[SUPPLIED ENTRIES — start]

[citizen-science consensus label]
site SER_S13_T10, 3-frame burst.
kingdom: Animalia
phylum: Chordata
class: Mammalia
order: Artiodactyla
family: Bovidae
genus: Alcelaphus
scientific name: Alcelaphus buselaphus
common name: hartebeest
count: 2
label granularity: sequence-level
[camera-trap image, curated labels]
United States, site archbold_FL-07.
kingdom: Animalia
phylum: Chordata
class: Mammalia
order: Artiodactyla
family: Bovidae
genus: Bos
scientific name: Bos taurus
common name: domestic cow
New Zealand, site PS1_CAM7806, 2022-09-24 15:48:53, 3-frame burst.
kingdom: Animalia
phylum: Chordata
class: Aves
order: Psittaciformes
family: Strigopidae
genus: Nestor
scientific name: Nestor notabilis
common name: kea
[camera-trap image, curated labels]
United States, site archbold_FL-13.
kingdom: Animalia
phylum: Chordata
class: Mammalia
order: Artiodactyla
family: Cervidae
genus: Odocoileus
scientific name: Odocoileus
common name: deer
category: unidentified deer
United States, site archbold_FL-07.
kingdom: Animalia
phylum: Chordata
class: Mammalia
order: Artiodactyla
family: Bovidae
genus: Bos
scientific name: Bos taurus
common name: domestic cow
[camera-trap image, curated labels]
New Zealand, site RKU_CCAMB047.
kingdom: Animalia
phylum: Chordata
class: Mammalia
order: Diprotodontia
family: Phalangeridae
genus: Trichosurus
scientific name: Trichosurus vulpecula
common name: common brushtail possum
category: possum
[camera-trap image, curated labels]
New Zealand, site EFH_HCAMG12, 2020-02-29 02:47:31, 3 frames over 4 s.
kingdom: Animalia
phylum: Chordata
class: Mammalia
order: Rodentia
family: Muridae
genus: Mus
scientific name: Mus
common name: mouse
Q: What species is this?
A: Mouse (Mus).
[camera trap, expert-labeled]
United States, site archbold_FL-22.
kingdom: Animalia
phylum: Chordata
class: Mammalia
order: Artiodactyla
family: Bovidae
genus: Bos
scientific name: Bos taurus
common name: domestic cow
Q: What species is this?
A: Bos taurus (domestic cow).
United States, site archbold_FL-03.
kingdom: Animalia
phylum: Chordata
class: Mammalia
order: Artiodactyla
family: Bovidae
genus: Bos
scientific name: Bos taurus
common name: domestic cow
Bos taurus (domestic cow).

[SUPPLIED ENTRIES — finish]

* [PROBLEM] Everything in the data should be copied exactly. Leave nothing out.

* [REPLY]
[citizen-science consensus label]
site SER_S13_T10, 3-frame burst.
kingdom: Animalia
phylum: Chordata
class: Mammalia
order: Artiodactyla
family: Bovidae
genus: Alcelaphus
scientific name: Alcelaphus buselaphus
common name: hartebeest
count: 2
label granularity: sequence-level
[camera-trap image, curated labels]
United States, site archbold_FL-07.
kingdom: Animalia
phylum: Chordata
class: Mammalia
order: Artiodactyla
family: Bovidae
genus: Bos
scientific name: Bos taurus
common name: domestic cow
New Zealand, site PS1_CAM7806, 2022-09-24 15:48:53, 3-frame burst.
kingdom: Animalia
phylum: Chordata
class: Aves
order: Psittaciformes
family: Strigopidae
genus: Nestor
scientific name: Nestor notabilis
common name: kea
[camera-trap image, curated labels]
United States, site archbold_FL-13.
kingdom: Animalia
phylum: Chordata
class: Mammalia
order: Artiodactyla
family: Cervidae
genus: Odocoileus
scientific name: Odocoileus
common name: deer
category: unidentified deer
United States, site archbold_FL-07.
kingdom: Animalia
phylum: Chordata
class: Mammalia
order: Artiodactyla
family: Bovidae
genus: Bos
scientific name: Bos taurus
common name: domestic cow
[camera-trap image, curated labels]
New Zealand, site RKU_CCAMB047.
kingdom: Animalia
phylum: Chordata
class: Mammalia
order: Diprotodontia
family: Phalangeridae
genus: Trichosurus
scientific name: Trichosurus vulpecula
common name: common brushtail possum
category: possum
[camera-trap image, curated labels]
New Zealand, site EFH_HCAMG12, 2020-02-29 02:47:31, 3 frames over 4 s.
kingdom: Animalia
phylum: Chordata
class: Mammalia
order: Rodentia
family: Muridae
genus: Mus
scientific name: Mus
common name: mouse
Q: What species is this?
A: Mouse (Mus).
[camera trap, expert-labeled]
United States, site archbold_FL-22.
kingdom: Animalia
phylum: Chordata
class: Mammalia
order: Artiodactyla
family: Bovidae
genus: Bos
scientific name: Bos taurus
common name: domestic cow
Q: What species is this?
A: Bos taurus (domestic cow).
United States, site archbold_FL-03.
kingdom: Animalia
phylum: Chordata
class: Mammalia
order: Artiodactyla
family: Bovidae
genus: Bos
scientific name: Bos taurus
common name: domestic cow
Bos taurus (domestic cow).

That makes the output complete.